● **Task directions**: Leave out any picture and return the remaining listing below exactly as given.

====== Data extract

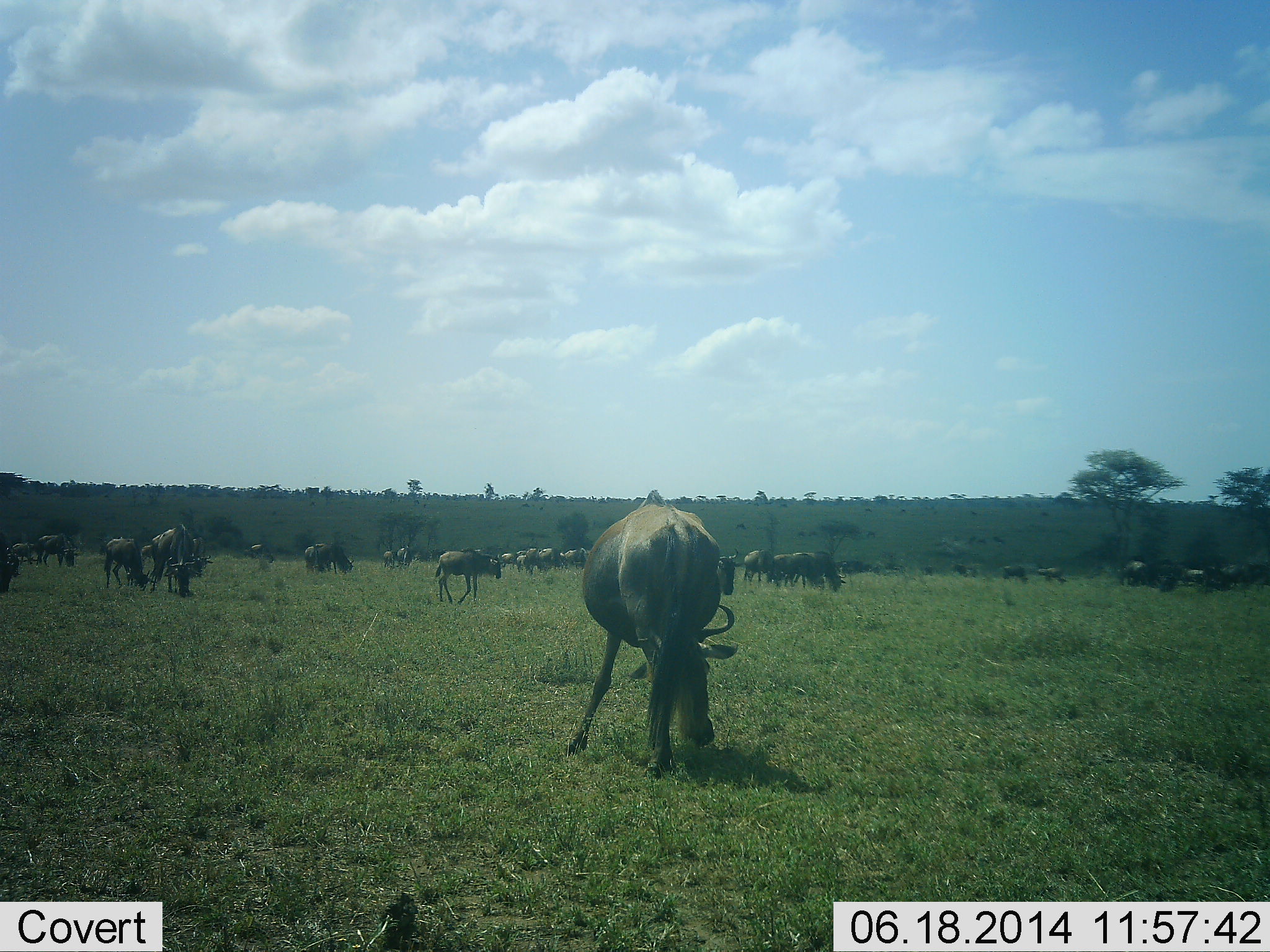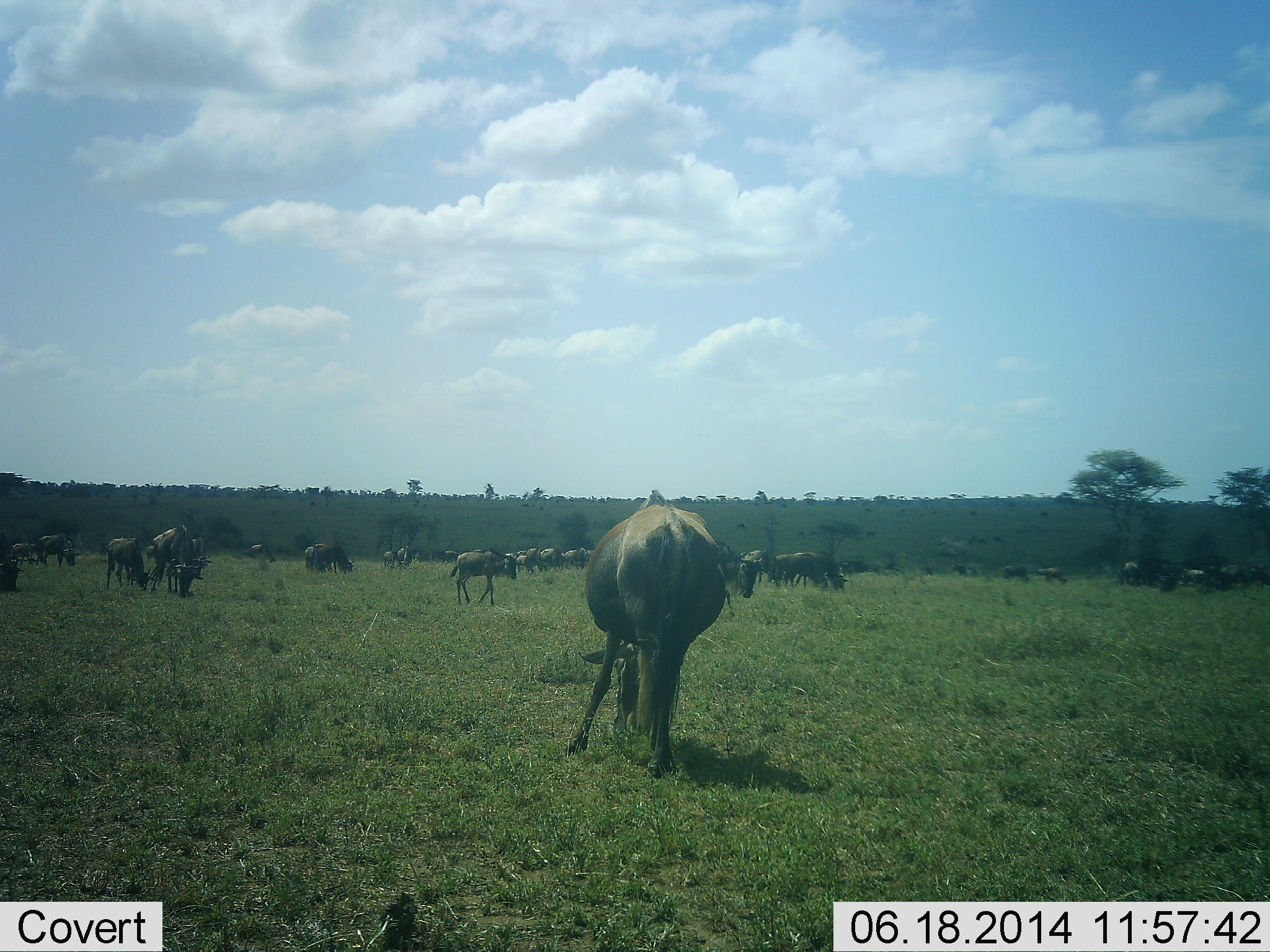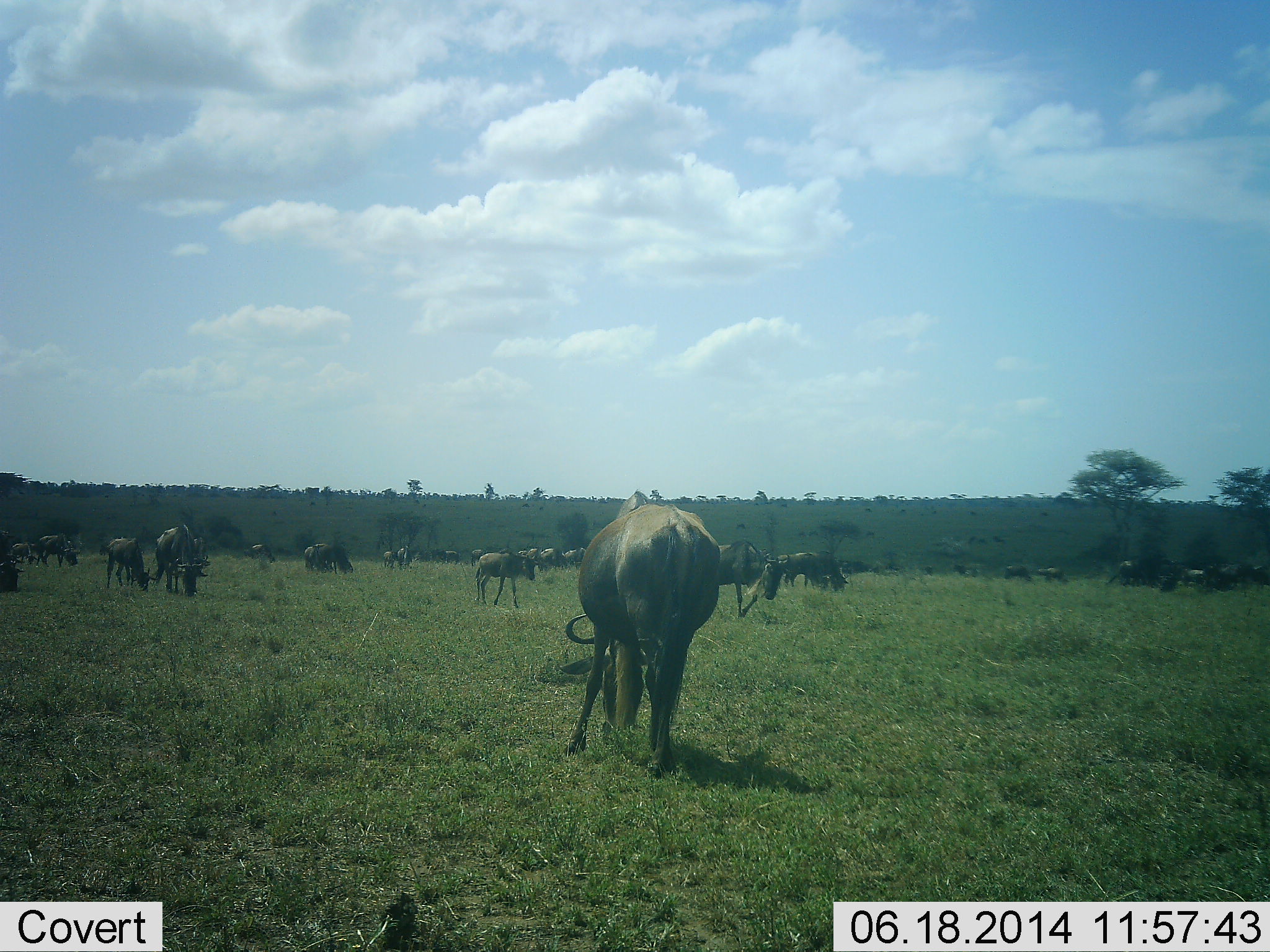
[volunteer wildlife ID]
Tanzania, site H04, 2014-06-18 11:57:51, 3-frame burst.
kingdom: Animalia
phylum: Chordata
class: Mammalia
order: Artiodactyla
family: Bovidae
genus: Connochaetes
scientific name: Connochaetes taurinus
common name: blue wildebeest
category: wildebeest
Wildebeest (blue wildebeest) (Connochaetes taurinus), count 11-50. Behavior (volunteer vote fractions): standing 80%, resting 10%, moving 80%, interacting 10%. Young present (vote fraction): 30%. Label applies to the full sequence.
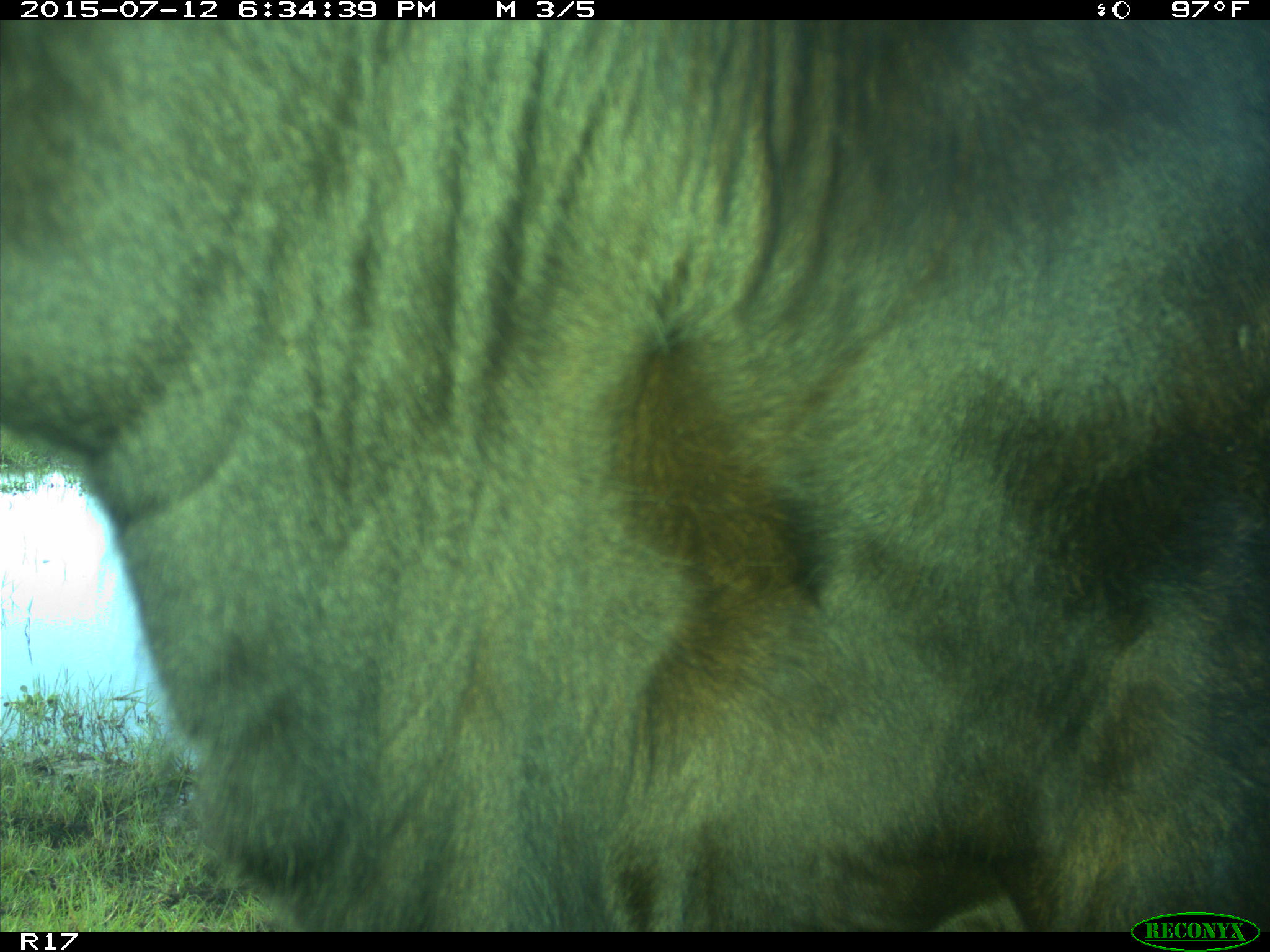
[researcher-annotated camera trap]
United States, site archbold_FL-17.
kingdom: Animalia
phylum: Chordata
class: Mammalia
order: Artiodactyla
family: Bovidae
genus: Bos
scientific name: Bos taurus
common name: domestic cow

============

● **Solution for this problem**:
[volunteer wildlife ID]
Tanzania, site H04, 2014-06-18 11:57:51, 3-frame burst.
kingdom: Animalia
phylum: Chordata
class: Mammalia
order: Artiodactyla
family: Bovidae
genus: Connochaetes
scientific name: Connochaetes taurinus
common name: blue wildebeest
category: wildebeest
Wildebeest (blue wildebeest) (Connochaetes taurinus), count 11-50. Behavior (volunteer vote fractions): standing 80%, resting 10%, moving 80%, interacting 10%. Young present (vote fraction): 30%. Label applies to the full sequence.
[researcher-annotated camera trap]
United States, site archbold_FL-17.
kingdom: Animalia
phylum: Chordata
class: Mammalia
order: Artiodactyla
family: Bovidae
genus: Bos
scientific name: Bos taurus
common name: domestic cow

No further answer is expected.